═════ Supplied data ═════

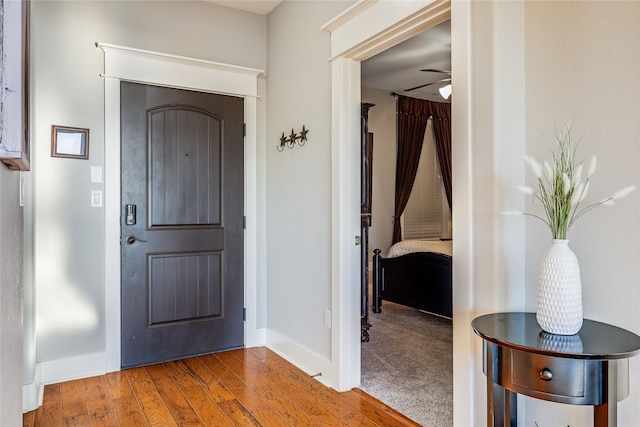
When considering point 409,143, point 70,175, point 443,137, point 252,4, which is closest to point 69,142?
point 70,175

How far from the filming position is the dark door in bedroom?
10.2 feet

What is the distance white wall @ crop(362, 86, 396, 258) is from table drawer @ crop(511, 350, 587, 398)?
465cm

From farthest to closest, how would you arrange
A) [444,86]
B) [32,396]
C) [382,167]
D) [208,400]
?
[382,167]
[444,86]
[208,400]
[32,396]

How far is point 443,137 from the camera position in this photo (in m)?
6.54

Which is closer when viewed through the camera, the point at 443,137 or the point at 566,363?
the point at 566,363

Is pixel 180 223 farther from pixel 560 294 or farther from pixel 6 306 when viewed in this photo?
pixel 560 294

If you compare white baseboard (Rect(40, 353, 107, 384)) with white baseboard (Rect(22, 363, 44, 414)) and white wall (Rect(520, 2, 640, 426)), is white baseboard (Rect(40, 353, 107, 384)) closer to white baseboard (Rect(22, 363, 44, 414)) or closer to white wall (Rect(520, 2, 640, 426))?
white baseboard (Rect(22, 363, 44, 414))

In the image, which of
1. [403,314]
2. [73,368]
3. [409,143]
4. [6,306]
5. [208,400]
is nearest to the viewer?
[6,306]

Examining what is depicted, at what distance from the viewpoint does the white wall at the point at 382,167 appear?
236 inches

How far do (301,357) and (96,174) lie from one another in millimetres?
1985

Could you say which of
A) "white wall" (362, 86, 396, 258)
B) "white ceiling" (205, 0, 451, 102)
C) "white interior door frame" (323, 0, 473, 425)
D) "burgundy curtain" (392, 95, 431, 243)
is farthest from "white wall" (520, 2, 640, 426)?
"burgundy curtain" (392, 95, 431, 243)

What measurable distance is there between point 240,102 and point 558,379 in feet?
9.95

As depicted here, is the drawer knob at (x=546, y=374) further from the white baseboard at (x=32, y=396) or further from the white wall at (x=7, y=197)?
the white baseboard at (x=32, y=396)

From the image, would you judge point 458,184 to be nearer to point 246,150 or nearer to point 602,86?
point 602,86
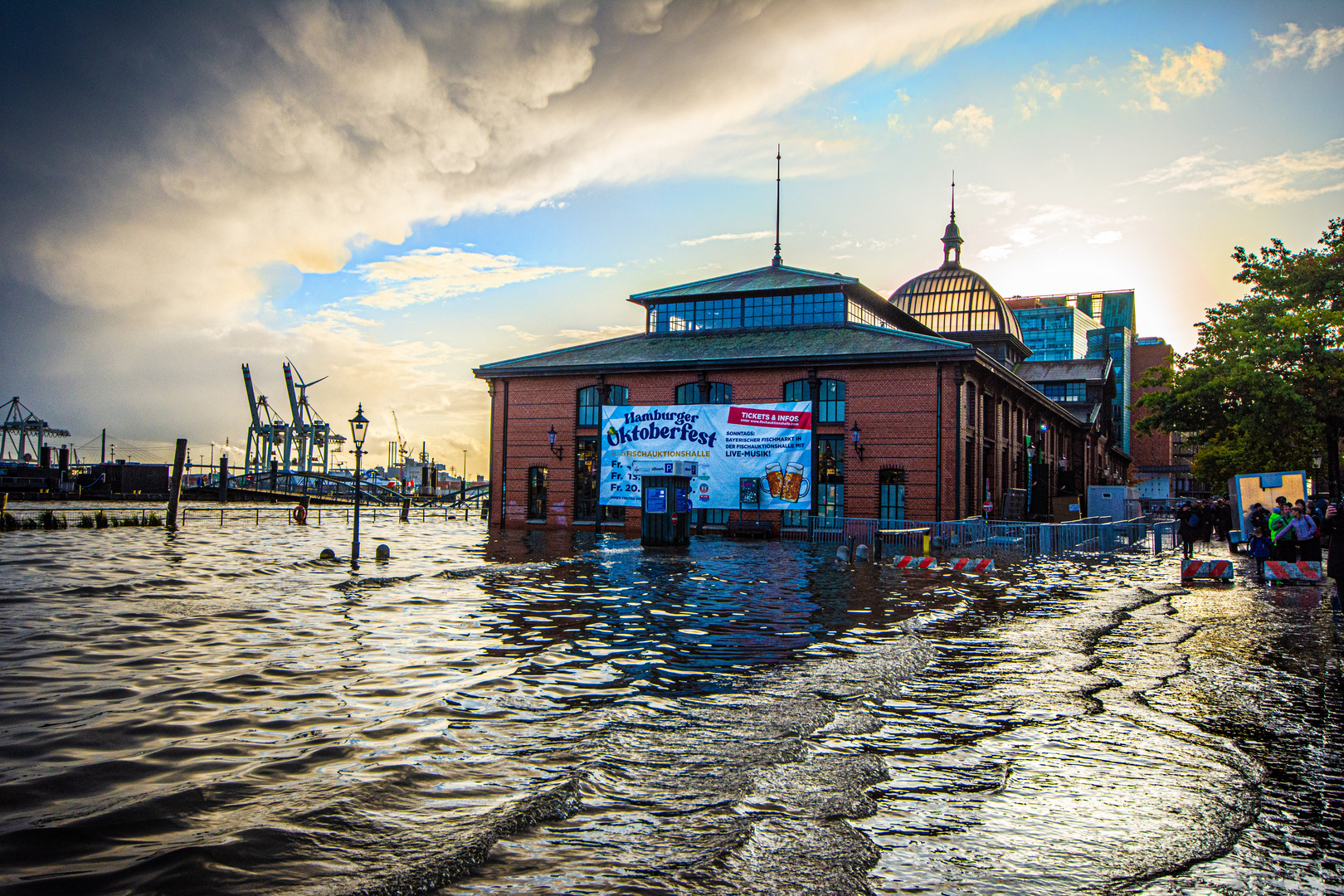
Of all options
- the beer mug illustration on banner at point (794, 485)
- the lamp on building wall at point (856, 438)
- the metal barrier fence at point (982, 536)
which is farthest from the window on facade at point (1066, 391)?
the beer mug illustration on banner at point (794, 485)

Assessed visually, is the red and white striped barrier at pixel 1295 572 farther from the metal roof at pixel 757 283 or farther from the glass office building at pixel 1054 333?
the glass office building at pixel 1054 333

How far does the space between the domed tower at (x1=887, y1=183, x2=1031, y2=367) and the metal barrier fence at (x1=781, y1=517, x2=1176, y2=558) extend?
2438 cm

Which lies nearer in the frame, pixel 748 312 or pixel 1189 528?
pixel 1189 528

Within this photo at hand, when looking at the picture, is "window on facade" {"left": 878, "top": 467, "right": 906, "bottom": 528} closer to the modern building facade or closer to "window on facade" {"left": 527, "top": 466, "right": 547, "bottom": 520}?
"window on facade" {"left": 527, "top": 466, "right": 547, "bottom": 520}

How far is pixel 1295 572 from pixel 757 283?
24768 mm

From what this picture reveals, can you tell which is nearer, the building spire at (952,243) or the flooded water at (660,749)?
the flooded water at (660,749)

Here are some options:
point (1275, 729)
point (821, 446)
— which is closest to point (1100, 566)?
point (821, 446)

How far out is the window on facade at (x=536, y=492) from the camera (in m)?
38.4

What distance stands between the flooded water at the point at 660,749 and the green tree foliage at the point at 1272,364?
2340cm

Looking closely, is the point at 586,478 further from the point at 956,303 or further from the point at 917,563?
the point at 956,303

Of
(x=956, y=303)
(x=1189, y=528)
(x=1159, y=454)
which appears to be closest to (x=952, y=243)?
(x=956, y=303)

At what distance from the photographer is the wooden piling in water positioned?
3469 cm

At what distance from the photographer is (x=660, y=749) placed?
6.16m

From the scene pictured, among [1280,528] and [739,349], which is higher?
[739,349]
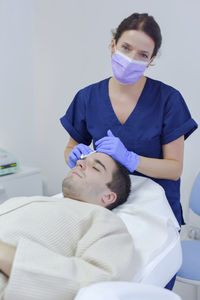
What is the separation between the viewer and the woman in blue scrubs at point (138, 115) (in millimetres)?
1290

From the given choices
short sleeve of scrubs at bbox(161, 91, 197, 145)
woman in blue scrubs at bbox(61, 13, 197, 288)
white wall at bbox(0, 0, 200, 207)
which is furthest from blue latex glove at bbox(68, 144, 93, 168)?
white wall at bbox(0, 0, 200, 207)

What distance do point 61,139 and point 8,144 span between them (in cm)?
43

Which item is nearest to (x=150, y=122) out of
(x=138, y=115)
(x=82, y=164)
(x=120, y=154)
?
(x=138, y=115)

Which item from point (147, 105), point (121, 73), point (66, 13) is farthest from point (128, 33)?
point (66, 13)

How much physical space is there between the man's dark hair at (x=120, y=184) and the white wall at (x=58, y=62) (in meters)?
0.97

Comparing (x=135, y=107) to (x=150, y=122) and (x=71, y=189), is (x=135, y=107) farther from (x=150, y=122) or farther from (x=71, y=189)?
(x=71, y=189)

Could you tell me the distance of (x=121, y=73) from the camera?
4.46ft

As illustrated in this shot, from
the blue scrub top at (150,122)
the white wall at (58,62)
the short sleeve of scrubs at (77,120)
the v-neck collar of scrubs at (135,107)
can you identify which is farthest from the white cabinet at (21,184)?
the v-neck collar of scrubs at (135,107)

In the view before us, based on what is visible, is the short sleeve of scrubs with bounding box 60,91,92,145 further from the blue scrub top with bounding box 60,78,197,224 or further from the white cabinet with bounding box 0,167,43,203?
the white cabinet with bounding box 0,167,43,203

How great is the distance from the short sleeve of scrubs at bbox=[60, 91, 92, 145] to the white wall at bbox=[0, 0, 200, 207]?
0.85 metres

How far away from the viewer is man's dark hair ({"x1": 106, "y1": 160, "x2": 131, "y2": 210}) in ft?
4.15

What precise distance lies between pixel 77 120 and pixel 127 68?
1.19ft

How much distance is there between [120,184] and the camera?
1.28 m

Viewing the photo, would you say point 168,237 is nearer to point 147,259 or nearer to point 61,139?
point 147,259
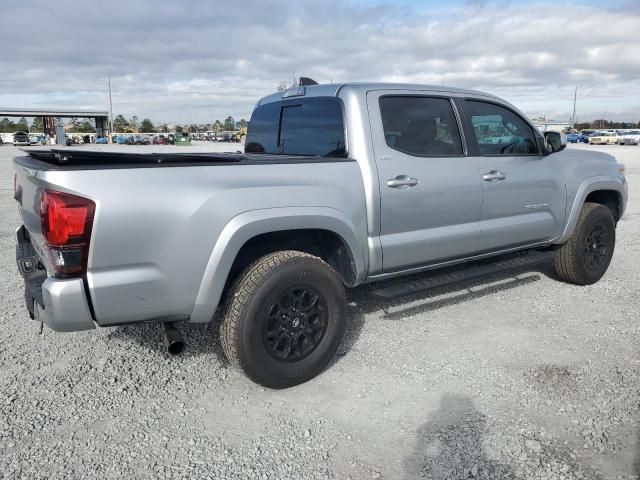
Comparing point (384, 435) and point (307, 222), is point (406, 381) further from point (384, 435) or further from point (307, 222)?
point (307, 222)

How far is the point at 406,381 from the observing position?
3441 mm

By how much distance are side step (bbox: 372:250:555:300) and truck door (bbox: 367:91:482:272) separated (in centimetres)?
17

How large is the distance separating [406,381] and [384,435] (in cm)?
63

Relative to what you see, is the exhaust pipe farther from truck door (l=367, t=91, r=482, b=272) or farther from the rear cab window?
the rear cab window

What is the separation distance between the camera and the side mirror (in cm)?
478

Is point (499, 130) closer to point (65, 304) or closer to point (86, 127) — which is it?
point (65, 304)

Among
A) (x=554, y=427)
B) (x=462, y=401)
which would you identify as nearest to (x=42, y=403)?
(x=462, y=401)

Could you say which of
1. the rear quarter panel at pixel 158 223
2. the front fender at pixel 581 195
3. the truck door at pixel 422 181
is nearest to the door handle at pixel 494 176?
the truck door at pixel 422 181

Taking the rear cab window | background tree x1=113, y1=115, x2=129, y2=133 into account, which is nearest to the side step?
the rear cab window

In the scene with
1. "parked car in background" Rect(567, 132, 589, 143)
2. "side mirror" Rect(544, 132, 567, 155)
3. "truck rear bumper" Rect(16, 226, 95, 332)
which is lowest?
"truck rear bumper" Rect(16, 226, 95, 332)

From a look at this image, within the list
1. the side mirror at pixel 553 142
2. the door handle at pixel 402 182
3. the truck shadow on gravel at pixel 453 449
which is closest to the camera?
the truck shadow on gravel at pixel 453 449

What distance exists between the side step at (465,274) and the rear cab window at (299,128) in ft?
3.50

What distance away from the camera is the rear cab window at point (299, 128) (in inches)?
149

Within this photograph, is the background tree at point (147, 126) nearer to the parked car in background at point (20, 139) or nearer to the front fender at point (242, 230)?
the parked car in background at point (20, 139)
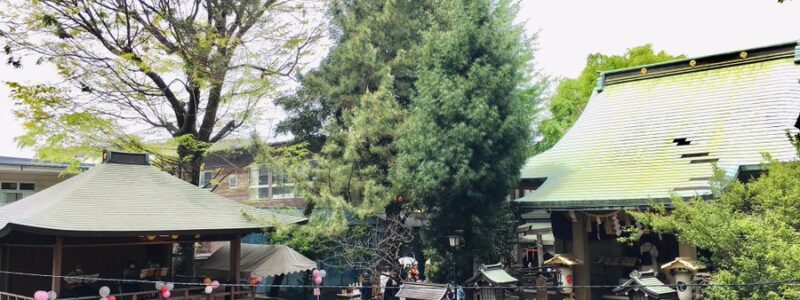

═════

● **Your task**
Please state how many lines in the listing above contain the word "would". Give only the number.

● **Solution to this task**
4